Description of problem: I'm unable to start squid after installing it in fedora 22 This appears to have already been fixed in newer versions of the selinux policy, as seen here: https://bugzilla.redhat.com/show_bug.cgi?id=1331574 sealert says: SELinux is preventing squid from getattr access on the file /dev/shm/squid-cf__metadata.shm. ***** Plugin catchall (100. confidence) suggests ************************** If you believe that squid should be allowed getattr access on the squid-cf__metadata.shm file by default. Then you should report this as a bug. You can generate a local policy module to allow this access. Do allow this access for now by executing: # grep squid /var/log/audit/audit.log | audit2allow -M mypol # semodule -i mypol.pp Additional Information: Source Context system_u:system_r:squid_t:s0 Target Context system_u:object_r:tmpfs_t:s0 Target Objects /dev/shm/squid-cf__metadata.shm [ file ] Source squid Source Path squid Port <Unknown> Host <Unknown> Source RPM Packages Target RPM Packages Policy RPM selinux-policy-3.13.1-128.21.fc22.noarch Selinux Enabled True Policy Type targeted Enforcing Mode Permissive Host Name f22-vanilla-np-qeos-108199 Platform Linux f22-vanilla-np-qeos-108199 4.4.8-200.fc22.x86_64 #1 SMP Wed Apr 20 18:38:10 UTC 2016 x86_64 x86_64 Alert Count 3 First Seen 2016-05-10 16:27:27 UTC Last Seen 2016-05-10 16:20:05 UTC Local ID 1d770798-6ad1-45eb-879a-fa24c839b372 Raw Audit Messages type=AVC msg=audit(1462897205.715:921): avc: denied { getattr } for pid=3701 comm="squid" path="/dev/shm/squid-cf__metadata.shm" dev="tmpfs" ino=29900 scontext=system_u:system_r:squid_t:s0 tcontext=system_u:obj ect_r:tmpfs_t:s0 tclass=file permissive=1 Hash: squid,squid_t,tmpfs_t,file,getattr
The Pulp upstream bug status is at CLOSED - WONTFIX. Updating the external tracker on this bug.

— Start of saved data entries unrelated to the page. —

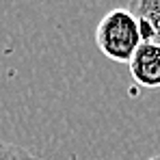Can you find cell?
Returning a JSON list of instances; mask_svg holds the SVG:
<instances>
[{
	"label": "cell",
	"instance_id": "cell-1",
	"mask_svg": "<svg viewBox=\"0 0 160 160\" xmlns=\"http://www.w3.org/2000/svg\"><path fill=\"white\" fill-rule=\"evenodd\" d=\"M95 41L102 54L115 63H128L143 43L141 24L130 9H112L100 20Z\"/></svg>",
	"mask_w": 160,
	"mask_h": 160
},
{
	"label": "cell",
	"instance_id": "cell-2",
	"mask_svg": "<svg viewBox=\"0 0 160 160\" xmlns=\"http://www.w3.org/2000/svg\"><path fill=\"white\" fill-rule=\"evenodd\" d=\"M132 78L145 89H160V46L143 41L130 61Z\"/></svg>",
	"mask_w": 160,
	"mask_h": 160
},
{
	"label": "cell",
	"instance_id": "cell-3",
	"mask_svg": "<svg viewBox=\"0 0 160 160\" xmlns=\"http://www.w3.org/2000/svg\"><path fill=\"white\" fill-rule=\"evenodd\" d=\"M143 32V41L160 46V0H136L130 7Z\"/></svg>",
	"mask_w": 160,
	"mask_h": 160
},
{
	"label": "cell",
	"instance_id": "cell-4",
	"mask_svg": "<svg viewBox=\"0 0 160 160\" xmlns=\"http://www.w3.org/2000/svg\"><path fill=\"white\" fill-rule=\"evenodd\" d=\"M0 160H39V156L26 147L15 145V143L0 141Z\"/></svg>",
	"mask_w": 160,
	"mask_h": 160
},
{
	"label": "cell",
	"instance_id": "cell-5",
	"mask_svg": "<svg viewBox=\"0 0 160 160\" xmlns=\"http://www.w3.org/2000/svg\"><path fill=\"white\" fill-rule=\"evenodd\" d=\"M149 160H160V156H154V158H149Z\"/></svg>",
	"mask_w": 160,
	"mask_h": 160
},
{
	"label": "cell",
	"instance_id": "cell-6",
	"mask_svg": "<svg viewBox=\"0 0 160 160\" xmlns=\"http://www.w3.org/2000/svg\"><path fill=\"white\" fill-rule=\"evenodd\" d=\"M72 160H78V156H72Z\"/></svg>",
	"mask_w": 160,
	"mask_h": 160
}]
</instances>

The Pulp upstream bug priority is at Normal. Updating the external tracker on this bug.
This is fixed in systemd by relabeling /dev/ on start up. Systemd folks, Could you check if it's fixed also in F22? Thank you.
Fedora 22 changed to end-of-life (EOL) status on 2016-07-19. Fedora 22 is no longer maintained, which means that it will not receive any further security or bug fix updates. As a result we are closing this bug. If you can reproduce this bug against a currently maintained version of Fedora please feel free to reopen this bug against that version. If you are unable to reopen this bug, please file a new report against the current release. If you experience problems, please add a comment to this bug. Thank you for reporting this bug and we are sorry it could not be fixed.